Elmore High. Hell itself.  It amazes me when people say that high school was some of the greatest years of their life. That thought just fucking petrifies me. This is where I'm supposed to have the greatest years of my life. A place full of shitbags faking they're "good people". I know more than half of these asswipes would die if they didn't know the Wifi password or have the newest iPhone. I reluctantly get out of my car and push down the vile coming up my throat as my 'best friend', Lilly, approaches to lock arms and walk into school together. 

That's right. No good morning. No hi how are you. Nothing. I'm just a showprop to her. And I let her because 1) I strongly dislike confrontation 2) It isn't really hurting anybody but me and 3) I have nobody else. Number 3 depresses me the most.

Today's the start of senior year. One more year. 'Just one more year'. That's all I keep chanting in my head as we walk to our first class. Theoretical Physics. The moment we walk in I dislodge myself from her claws and walk to the desk all the way in the back, by the window. I love sitting in this spot. Nobody bothers me. It's just me my pen and notebook. Contrary to popular belief I'm not stupid, I take my studies seriously. As I'm settling in my seat I notice a change in the atmosphere. I look up and see a man walk in. Not a boy, a man. I say man because he walks in with this air of confidence and certainty, yet there's no trace of arrogance. He's that type of person whose presence demands attention. A breath of fresh air. 

I shift in my seat to not make it obvious that I'm blatantly staring at him. He sits toward the front of the class and high-fives a bunch of other guys that are coupled up there.

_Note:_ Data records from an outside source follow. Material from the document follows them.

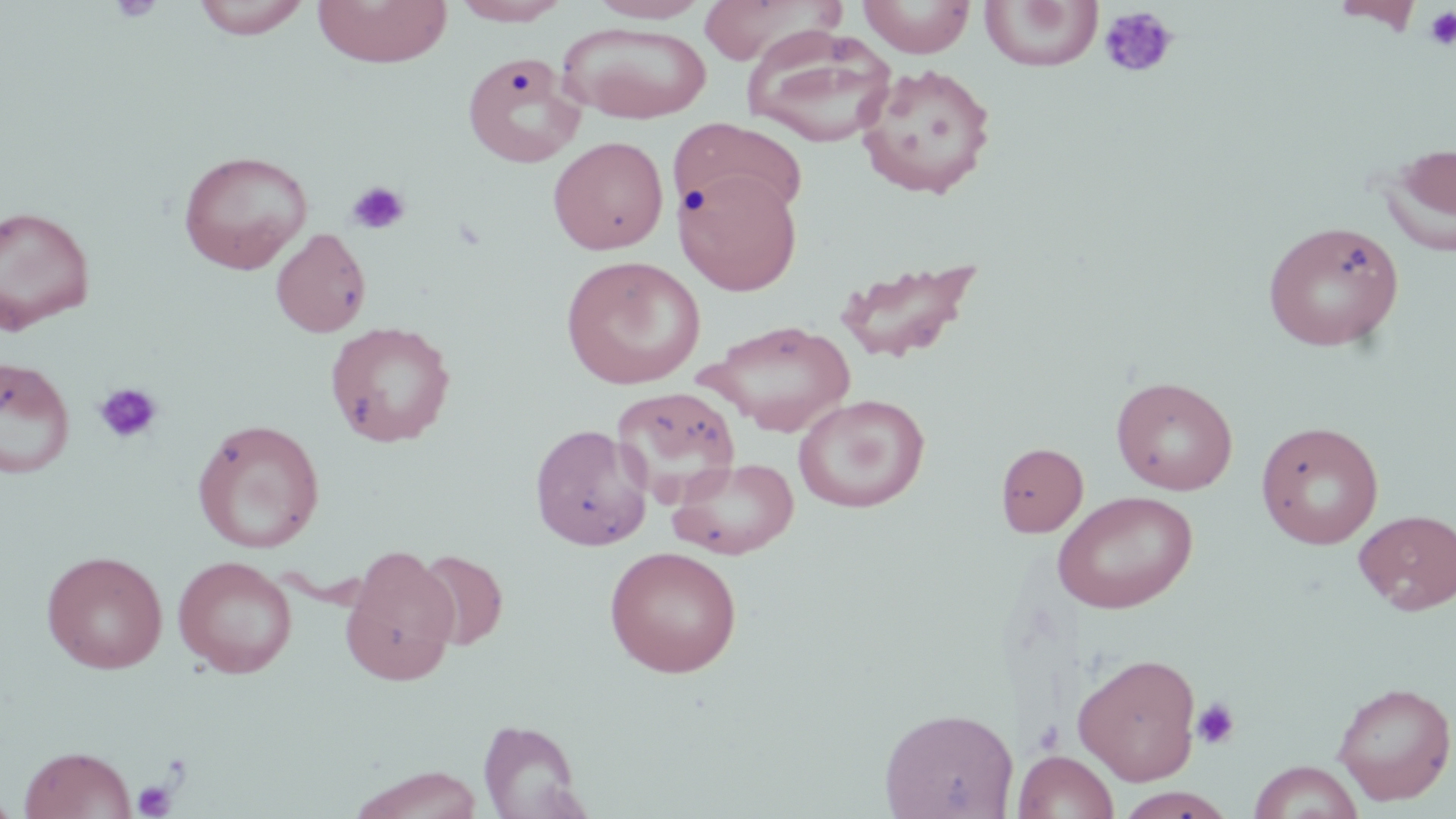
slide-level diagnosis = negative for blood parasites
image size = 1456×819 pixels
stain = May-Grünwald-Giemsa
uninfected red blood cell locations = approximate bounding boxes as named x1/y1/x2/y2 corners in pixels: (x1=191, y1=0, x2=313, y2=39), (x1=312, y1=0, x2=452, y2=68), (x1=451, y1=0, x2=572, y2=25), (x1=588, y1=0, x2=710, y2=23), (x1=858, y1=0, x2=976, y2=58), (x1=697, y1=1, x2=841, y2=65), (x1=980, y1=1, x2=1102, y2=72), (x1=1332, y1=1, x2=1424, y2=33), (x1=558, y1=23, x2=713, y2=123), (x1=743, y1=27, x2=897, y2=147), (x1=461, y1=53, x2=586, y2=168), (x1=856, y1=62, x2=997, y2=200), (x1=671, y1=118, x2=807, y2=226), (x1=548, y1=136, x2=669, y2=255), (x1=1379, y1=141, x2=1456, y2=259), (x1=178, y1=149, x2=314, y2=273), (x1=675, y1=170, x2=803, y2=296), (x1=0, y1=205, x2=96, y2=332), (x1=1262, y1=220, x2=1405, y2=352), (x1=269, y1=227, x2=372, y2=338), (x1=560, y1=255, x2=706, y2=390), (x1=833, y1=257, x2=983, y2=364), (x1=704, y1=319, x2=856, y2=436), (x1=325, y1=321, x2=456, y2=447), (x1=0, y1=355, x2=76, y2=479), (x1=1111, y1=375, x2=1238, y2=495), (x1=612, y1=386, x2=741, y2=505), (x1=793, y1=394, x2=930, y2=513), (x1=192, y1=418, x2=325, y2=553), (x1=1255, y1=421, x2=1384, y2=549), (x1=530, y1=423, x2=653, y2=551), (x1=995, y1=442, x2=1088, y2=537), (x1=668, y1=457, x2=800, y2=560), (x1=1052, y1=491, x2=1198, y2=614), (x1=1353, y1=508, x2=1456, y2=616), (x1=340, y1=545, x2=460, y2=685), (x1=604, y1=546, x2=743, y2=677), (x1=412, y1=549, x2=508, y2=649), (x1=41, y1=550, x2=168, y2=673), (x1=173, y1=555, x2=297, y2=678), (x1=1072, y1=652, x2=1202, y2=785), (x1=1332, y1=681, x2=1455, y2=805), (x1=879, y1=706, x2=1019, y2=819), (x1=478, y1=719, x2=587, y2=818), (x1=19, y1=745, x2=136, y2=819), (x1=1013, y1=750, x2=1119, y2=819), (x1=1248, y1=761, x2=1364, y2=819), (x1=348, y1=765, x2=484, y2=819), (x1=1115, y1=788, x2=1236, y2=819), (x1=0, y1=790, x2=19, y2=818)
platelet locations = approximate bounding boxes as named x1/y1/x2/y2 corners in pixels: (x1=108, y1=0, x2=164, y2=22), (x1=1098, y1=5, x2=1179, y2=80), (x1=1423, y1=6, x2=1456, y2=51), (x1=346, y1=180, x2=411, y2=236), (x1=94, y1=382, x2=163, y2=445), (x1=1192, y1=698, x2=1240, y2=749), (x1=1033, y1=720, x2=1065, y2=755), (x1=161, y1=751, x2=192, y2=784), (x1=133, y1=781, x2=176, y2=818)
magnification = 1000x
field of view = single
modality = optical microscopy
preparation = thin blood smear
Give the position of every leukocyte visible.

One of them says, "Hey Adam, did you watch the docu-series on black holes last night?" "Dude yes that shit blew my fucking mind" "What did you think about that part when - 

Hold on, what the fuck am I listening to right now. Is he actually getting excited about astrophysics? I inspect him head to toe. I take note of his worn-in tennis sneakers, the baggy jeans, loose graphic Spiderman tee, gun-metal glasses, and long shaggy black hair. This man is the full embodiment of a nerd...so why are my palms sweating and my heart fluttering?